Your first question quite rightly is what is the Nectar D’Or? Well, it’s sophisticated take from Glenmorangie on what is essential a 12 year old whisky finished in sauternes casks for an unspecified period. Yes, it’s another cask finished Glenmorangie which to be fair is what they are widely known for these days and its part of their core range.
Sauternes is a sweet desert wine with a golden appearance that lends itself well to whisky. For a spirit such as the Glenmorangie which is decidedly light and verging on sweet it does seem like an ideal match on paper. The positives are we have an age statement (a rarity in today’s heavily cask influenced whisky market), non chill-filtered and its bottled at 46% strength. On the flipside is the suspicion artificial colouring has been used here however the bottle itself should only set you back around £55 so all in all its – on paper – a reasonable offering.
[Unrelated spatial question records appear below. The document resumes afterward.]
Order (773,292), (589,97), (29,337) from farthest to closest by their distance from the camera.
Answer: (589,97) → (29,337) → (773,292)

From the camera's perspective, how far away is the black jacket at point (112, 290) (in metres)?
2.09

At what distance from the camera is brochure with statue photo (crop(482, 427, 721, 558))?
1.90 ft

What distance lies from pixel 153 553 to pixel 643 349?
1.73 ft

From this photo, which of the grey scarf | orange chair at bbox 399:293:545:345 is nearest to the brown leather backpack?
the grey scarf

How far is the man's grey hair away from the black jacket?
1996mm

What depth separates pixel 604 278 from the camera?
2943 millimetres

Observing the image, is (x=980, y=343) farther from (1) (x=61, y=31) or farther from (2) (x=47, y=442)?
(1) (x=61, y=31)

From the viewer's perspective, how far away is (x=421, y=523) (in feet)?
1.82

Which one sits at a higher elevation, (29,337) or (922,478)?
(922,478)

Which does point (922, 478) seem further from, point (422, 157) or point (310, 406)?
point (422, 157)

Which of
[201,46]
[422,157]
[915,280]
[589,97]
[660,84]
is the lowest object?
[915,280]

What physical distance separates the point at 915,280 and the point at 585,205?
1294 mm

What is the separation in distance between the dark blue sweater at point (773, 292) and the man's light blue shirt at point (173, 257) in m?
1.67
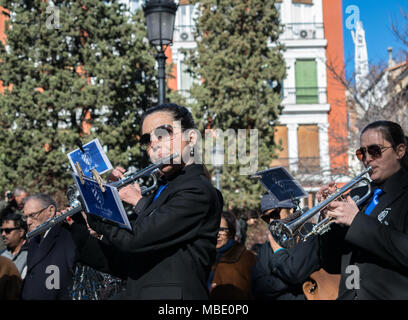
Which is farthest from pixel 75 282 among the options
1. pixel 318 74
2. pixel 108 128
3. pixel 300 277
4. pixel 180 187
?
pixel 318 74

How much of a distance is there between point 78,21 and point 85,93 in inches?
92.4

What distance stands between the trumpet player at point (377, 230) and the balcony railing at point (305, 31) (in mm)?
34116

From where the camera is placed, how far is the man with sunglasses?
4.31 meters

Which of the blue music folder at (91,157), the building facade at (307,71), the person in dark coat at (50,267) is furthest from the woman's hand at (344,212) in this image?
the building facade at (307,71)

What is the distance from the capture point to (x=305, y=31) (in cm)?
3675

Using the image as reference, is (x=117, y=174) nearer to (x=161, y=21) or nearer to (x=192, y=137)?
(x=192, y=137)

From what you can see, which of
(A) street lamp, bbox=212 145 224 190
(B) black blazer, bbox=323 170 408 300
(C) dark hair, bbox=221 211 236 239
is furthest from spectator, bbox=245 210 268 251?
(B) black blazer, bbox=323 170 408 300

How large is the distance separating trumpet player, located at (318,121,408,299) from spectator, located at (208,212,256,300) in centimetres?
237

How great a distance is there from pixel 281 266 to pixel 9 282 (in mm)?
2161

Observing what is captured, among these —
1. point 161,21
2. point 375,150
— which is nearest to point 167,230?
point 375,150

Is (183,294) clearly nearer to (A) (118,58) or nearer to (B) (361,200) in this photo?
(B) (361,200)

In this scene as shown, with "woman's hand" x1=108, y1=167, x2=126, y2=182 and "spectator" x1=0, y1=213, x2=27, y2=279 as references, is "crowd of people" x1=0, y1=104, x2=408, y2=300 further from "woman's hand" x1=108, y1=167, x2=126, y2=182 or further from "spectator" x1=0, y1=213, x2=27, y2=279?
"spectator" x1=0, y1=213, x2=27, y2=279

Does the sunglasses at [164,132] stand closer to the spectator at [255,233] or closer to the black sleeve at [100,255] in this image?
the black sleeve at [100,255]

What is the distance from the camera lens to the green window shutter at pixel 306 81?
37250 millimetres
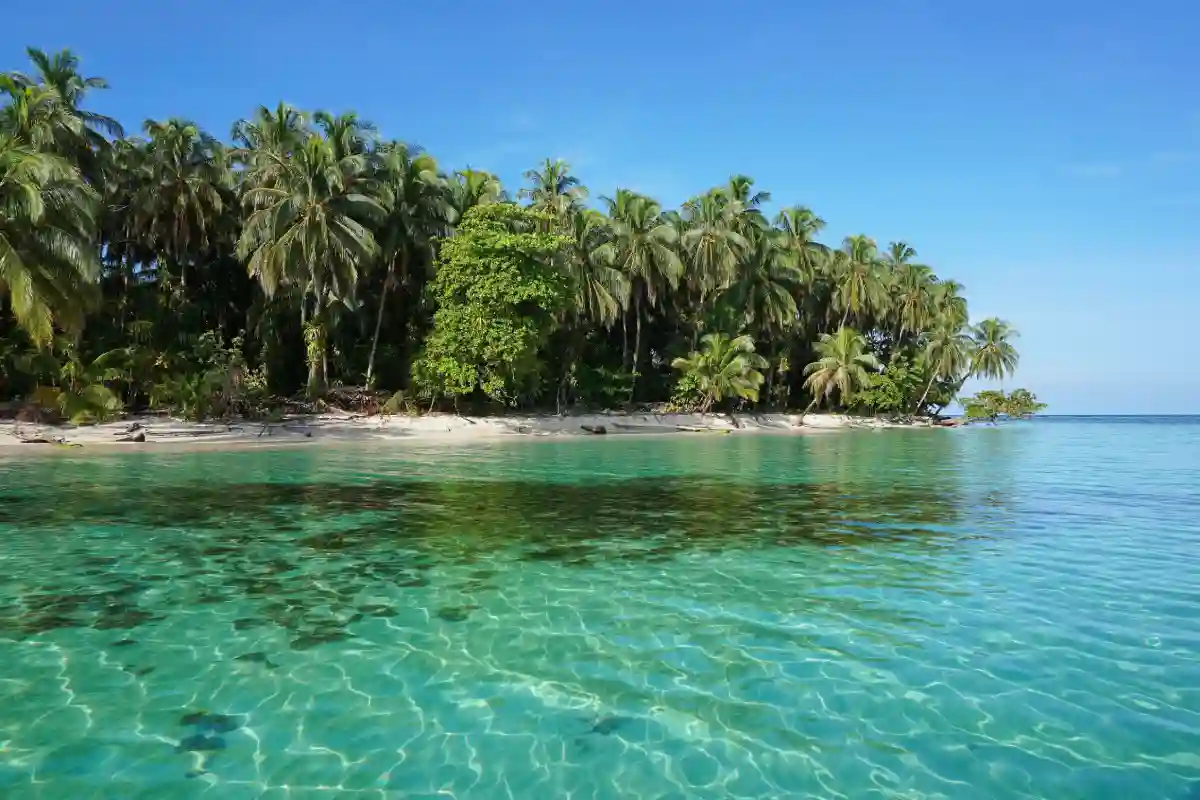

Given the blandness of the Glenmorangie Quinta Ruban Port Cask that I reviewed recently, I’m hoping for an upswing in my fortunes here. Has the distillery become too focused on packaging, imagine and cask finishing? Thereby losing sight of what truly matters (sorry that’s not shareholder dividends) which is the actual whisky experience itself?
Sitting just outside of Tain, Glenmorangie sits in a region of Scotland with a thoroughbred history when it comes to distilleries. The Dalmore, Balblair and the illustrious Clynelish/Brora dominate the area. Other distilleries also contribute with Invergordon, Teaninch springing to mind and a new arrival soon to commence production in the form of the Dornoch distillery. Further into the future we’ll see distilling returning to Dingwall and I’m forgetting the huge Glen Ord distillery slightly further south.
This region of Scotland has much to offer but doesn’t blow its own trumpet like Islay or publicise itself as seen on Speyside collectively. That is all changing with the continuation of the Dornoch Whisky Festival after the inaugural event last year and there seems to be a new found confidence in the area. For Glenmorangie its believed a brewery was initially present on the site or vicinity before a distillery was established in 1843. Ownership has chopped and changed somewhat over the years, but for all my criticisms of Louis Vuitton Moet Hennessy, one has to appreciate since taking over in 2004 for the impressive sum of £300 million they’ve invested greatly in Glenmorangie and taken it to a whole new level.
Introductions aside it’s time for the whisky which I purchased upon visiting the distillery earlier this year.
Colour: a field of golden barley
Nose: a sticky and thick sensation unfolds almost apricot jam. Oranges and brown sugar with a leather note evident. Also pineapples and vanilla giving a Lucozade impression. A floral note and a flurry of plums and figs.
Taste: the arrival is white pepper and coconut. More that jam and syrup like texture is revealed. Honey, apricots with a slight rubber note. It's very fragile with water - I actually prefer it without. Returning to another dram ginger is noticeable.
Overall: a decent piece of cask engineering delivering a sweetish whisky thanks to its former wine host. I think this one is ok, its not something I'd rush out to purchase nor a whisky you could have too many of during a single sitting. Average and inoffensive. The MOR of the whisky world.